Trained For the Wrong War
How the Obama administration’s shuffle of combat forces has endangered the troops.
President Obama has made it the policy of his administration to reduce troop deployments in the “bad war” in Iraq while increasing the number of boots on the ground to fight the “good war” in Afghanistan. The President has followed through on the latter, but he has done so in part by diverting troops readied for combat in Iraq to a new battlefield for which they lack the necessary training – and our troops have paid the price for this political sleight of hand.
On February 17, 2009, the Defense Department announced, to great fanfare, that it was deploying an additional 17,000 troops to Afghanistan, including the 5th Stryker Brigade, 2nd Infantry Division. The problem with that, which would soon become evident when the 5th Stryker entered combat, is that the Brigade was trained to fight one kind of war and then, apparently for the sake of political expediency, deployed to fight quite another.
One of the 5th Stryker’s units, the 1st Battalion, 17th Infantry Regiment (1-17) has been particularly hard hit since arriving in Afghanistan last fall. The regiment has suffered twenty-one combat deaths in one battle in the Arghandab district alone. One of the battalion’s company commanders, Capt. Joel Kassulke was replaced after that action, a move that angered some of the Captain’s troops, according to this Army Times article. The problem, some soldiers said, was not their commander, but mismatched training:
The battalion had spent much of the previous two years training for combat, but preparing for the wrong theater — until February, when it got orders for Afghanistan, 1-17 was scheduled to deploy to Iraq.
However, 1-17 soldiers said their training, which had been focused on highly “kinetic” urban warfare drills such as room clearing, did not change much to accommodate the change in mission. “The COIN-intensive fight here … isn’t so much what we trained on,” said 1st Lt. Kevin Turnblom, Charlie Company’s fire support officer.
“We trained [in] urban fighting in Iraq and then they give us Afghanistan,” said Staff Sgt. Jason Hughes, Weapons Squad leader in 1st Platoon, Charlie Company. “The principles are the same but the details are day-and-night different, and we’ve learned that the hard way over the last almost five months.”

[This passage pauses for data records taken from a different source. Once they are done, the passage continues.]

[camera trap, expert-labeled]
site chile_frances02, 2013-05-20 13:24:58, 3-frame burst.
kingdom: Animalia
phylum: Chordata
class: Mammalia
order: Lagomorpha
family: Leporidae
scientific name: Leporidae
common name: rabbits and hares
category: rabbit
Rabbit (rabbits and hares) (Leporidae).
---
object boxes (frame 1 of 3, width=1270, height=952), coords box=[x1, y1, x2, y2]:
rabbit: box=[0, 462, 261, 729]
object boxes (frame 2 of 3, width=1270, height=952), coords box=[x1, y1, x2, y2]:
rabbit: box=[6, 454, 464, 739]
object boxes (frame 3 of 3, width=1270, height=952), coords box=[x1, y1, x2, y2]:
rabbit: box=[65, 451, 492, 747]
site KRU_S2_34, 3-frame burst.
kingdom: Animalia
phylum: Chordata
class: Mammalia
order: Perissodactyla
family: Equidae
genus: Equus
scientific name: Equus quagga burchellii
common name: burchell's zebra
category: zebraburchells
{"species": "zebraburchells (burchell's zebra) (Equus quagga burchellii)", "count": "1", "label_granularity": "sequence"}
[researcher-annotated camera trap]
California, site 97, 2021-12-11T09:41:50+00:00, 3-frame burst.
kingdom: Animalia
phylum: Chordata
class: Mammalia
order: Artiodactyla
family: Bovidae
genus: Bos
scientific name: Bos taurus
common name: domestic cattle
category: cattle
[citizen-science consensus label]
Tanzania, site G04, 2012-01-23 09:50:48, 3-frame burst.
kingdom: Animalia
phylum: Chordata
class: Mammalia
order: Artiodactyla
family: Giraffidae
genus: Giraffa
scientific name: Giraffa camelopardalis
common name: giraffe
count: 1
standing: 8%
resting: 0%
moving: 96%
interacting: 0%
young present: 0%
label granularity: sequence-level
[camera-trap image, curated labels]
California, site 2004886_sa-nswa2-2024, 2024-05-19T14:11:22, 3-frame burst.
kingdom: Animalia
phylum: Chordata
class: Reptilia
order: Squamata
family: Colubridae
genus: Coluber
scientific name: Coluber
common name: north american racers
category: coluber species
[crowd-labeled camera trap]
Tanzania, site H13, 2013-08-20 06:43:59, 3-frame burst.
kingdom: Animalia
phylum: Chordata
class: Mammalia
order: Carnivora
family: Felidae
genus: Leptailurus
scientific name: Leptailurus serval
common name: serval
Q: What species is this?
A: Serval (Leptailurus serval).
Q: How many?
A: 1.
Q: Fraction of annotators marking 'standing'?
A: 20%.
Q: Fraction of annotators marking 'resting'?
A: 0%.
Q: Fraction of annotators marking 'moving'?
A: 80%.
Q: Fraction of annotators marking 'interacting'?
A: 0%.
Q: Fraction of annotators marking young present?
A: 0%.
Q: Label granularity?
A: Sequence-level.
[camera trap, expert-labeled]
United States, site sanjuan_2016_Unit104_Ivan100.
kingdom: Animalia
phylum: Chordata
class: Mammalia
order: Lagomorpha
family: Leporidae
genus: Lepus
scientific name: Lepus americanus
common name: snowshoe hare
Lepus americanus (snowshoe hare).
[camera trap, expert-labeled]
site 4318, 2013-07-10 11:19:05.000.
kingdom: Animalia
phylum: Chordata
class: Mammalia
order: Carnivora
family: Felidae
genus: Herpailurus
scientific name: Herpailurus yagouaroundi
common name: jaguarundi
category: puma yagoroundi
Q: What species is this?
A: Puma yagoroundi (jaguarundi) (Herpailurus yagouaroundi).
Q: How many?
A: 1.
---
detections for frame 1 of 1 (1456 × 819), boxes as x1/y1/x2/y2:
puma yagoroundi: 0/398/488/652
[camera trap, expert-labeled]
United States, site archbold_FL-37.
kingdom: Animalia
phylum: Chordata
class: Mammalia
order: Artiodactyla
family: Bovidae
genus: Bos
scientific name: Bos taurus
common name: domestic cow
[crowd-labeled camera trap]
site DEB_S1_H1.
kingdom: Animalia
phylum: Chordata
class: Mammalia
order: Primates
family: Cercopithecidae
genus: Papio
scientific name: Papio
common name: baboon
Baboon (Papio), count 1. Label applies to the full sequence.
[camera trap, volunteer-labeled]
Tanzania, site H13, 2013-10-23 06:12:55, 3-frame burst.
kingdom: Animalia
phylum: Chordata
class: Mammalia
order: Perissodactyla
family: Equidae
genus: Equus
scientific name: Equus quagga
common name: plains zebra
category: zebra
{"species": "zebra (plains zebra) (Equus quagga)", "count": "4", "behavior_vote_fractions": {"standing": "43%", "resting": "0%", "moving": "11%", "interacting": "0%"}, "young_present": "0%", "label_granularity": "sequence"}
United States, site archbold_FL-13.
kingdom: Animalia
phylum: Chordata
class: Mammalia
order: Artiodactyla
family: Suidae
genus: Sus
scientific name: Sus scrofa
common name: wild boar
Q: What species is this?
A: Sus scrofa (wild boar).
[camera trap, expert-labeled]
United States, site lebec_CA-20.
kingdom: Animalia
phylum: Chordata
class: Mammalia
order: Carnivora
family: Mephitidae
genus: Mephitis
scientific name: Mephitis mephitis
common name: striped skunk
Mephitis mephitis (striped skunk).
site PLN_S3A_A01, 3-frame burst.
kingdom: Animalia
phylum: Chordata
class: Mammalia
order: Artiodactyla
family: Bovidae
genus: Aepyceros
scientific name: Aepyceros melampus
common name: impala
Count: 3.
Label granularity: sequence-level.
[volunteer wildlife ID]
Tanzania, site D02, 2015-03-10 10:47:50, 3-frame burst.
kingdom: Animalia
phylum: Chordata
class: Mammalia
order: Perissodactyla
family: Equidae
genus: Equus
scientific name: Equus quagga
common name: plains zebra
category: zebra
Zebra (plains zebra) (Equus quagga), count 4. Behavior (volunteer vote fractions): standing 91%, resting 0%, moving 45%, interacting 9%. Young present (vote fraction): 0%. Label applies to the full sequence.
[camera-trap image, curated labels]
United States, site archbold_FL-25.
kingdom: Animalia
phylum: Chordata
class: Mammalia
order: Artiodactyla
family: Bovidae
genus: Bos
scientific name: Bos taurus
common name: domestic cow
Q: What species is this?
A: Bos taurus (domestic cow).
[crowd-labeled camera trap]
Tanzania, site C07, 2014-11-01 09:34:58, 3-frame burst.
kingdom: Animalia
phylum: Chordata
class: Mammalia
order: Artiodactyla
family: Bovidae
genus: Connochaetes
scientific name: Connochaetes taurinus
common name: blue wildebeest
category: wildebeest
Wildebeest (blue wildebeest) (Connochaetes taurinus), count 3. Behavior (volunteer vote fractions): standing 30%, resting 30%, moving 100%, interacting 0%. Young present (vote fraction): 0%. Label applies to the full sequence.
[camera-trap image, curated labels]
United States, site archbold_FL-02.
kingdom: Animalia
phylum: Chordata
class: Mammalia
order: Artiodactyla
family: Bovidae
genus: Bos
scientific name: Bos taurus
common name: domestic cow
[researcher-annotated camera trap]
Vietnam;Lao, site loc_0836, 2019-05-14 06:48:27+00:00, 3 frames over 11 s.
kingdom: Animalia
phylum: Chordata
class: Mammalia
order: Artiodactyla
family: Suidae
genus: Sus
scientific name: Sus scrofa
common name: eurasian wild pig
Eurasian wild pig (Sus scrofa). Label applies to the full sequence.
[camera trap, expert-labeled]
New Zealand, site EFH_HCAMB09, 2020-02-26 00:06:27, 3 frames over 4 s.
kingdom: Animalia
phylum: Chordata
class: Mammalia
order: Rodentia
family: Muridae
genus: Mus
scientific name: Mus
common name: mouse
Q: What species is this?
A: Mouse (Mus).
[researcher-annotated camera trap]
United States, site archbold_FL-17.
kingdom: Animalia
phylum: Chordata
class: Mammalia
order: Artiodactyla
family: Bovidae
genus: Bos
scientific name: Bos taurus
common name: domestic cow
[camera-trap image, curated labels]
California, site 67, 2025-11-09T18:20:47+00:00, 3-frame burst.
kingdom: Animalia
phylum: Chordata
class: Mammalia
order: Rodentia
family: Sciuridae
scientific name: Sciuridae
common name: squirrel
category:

The story did not go unnoticed by military bloggers, many of whom expressed disgust over the transfer. Greyhawk, a popular military blogger among veterans and those currently serving in uniform, seethed with contempt:
Those months of training and preparation were scrapped (one example: they don’t speak Arabic in Afghanistan) so the phrase “Barack Obama diverts 17,000 soldiers from Iraq to Afghanistan” could appear in newspapers.
Not only was moving the 5th Stryker ill-considered, it was also unnecessary, at least as far as military – as opposed to political – necessity was concerned. On March 2, 2009, the administration announced, much more quietly, that the 4th Brigade, 2nd Infantry division would be deployed to Iraq several months earlier than planned, replacing the 5th Stryker Brigade. This move, combined with extensions for other units already on the ground in Iraq, meant that the much ballyhooed reduction in forces in Iraq hadn’t occurred at all.
An officer currently serving in Iraq told me that the results of these shell games have had the predictable demoralizing effect on the military, already distressed by the increased politicization of their mission. Training for different theaters, he said, simply doesn’t translate.
“The major difference is the language training, Iraqis speak Arabic and the Afghans speak Pashto or Afghan Persian, but not Arabic,” he said. “Additionally if a unit was training to deploy to Baghdad or another urban center in Iraq the tactics techniques and procedures would differ considerably than those used in the mostly rural Afghanistan. There are also things like culture classes and theater specific training that wouldn’t be the same because obviously the cultures and lifestyles are different.”
We’ve seen this kind of politically-motivated micromanagement of the military before. Lyndon Johnson and Robert McNamara frustrated many a commander in Vietnam by their interference in what should have been purely military decisions. In his zeal to end a war he never supported, President Obama seems to be following in their footsteps.